Begin DATA SHOWN

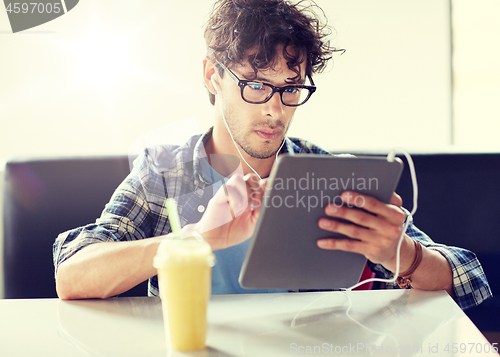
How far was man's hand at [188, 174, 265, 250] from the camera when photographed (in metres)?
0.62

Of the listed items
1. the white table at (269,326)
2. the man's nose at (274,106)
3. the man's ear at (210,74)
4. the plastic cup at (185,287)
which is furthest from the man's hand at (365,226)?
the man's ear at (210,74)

End DATA SHOWN
Begin DATA SHOWN

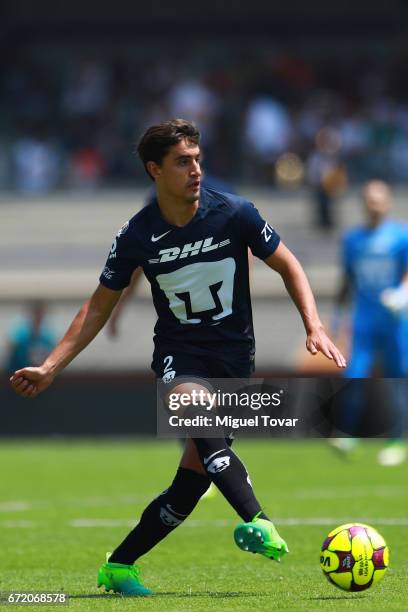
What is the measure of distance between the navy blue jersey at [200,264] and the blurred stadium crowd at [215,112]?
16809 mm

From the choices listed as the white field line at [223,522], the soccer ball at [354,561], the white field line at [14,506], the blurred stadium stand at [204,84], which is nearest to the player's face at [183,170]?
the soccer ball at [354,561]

End DATA SHOWN

• AIM
Determine how many lines of the listing above contain the string "blurred", treating uppercase and lowercase as distinct. Reply with the number alone.

• RESPONSE BELOW
2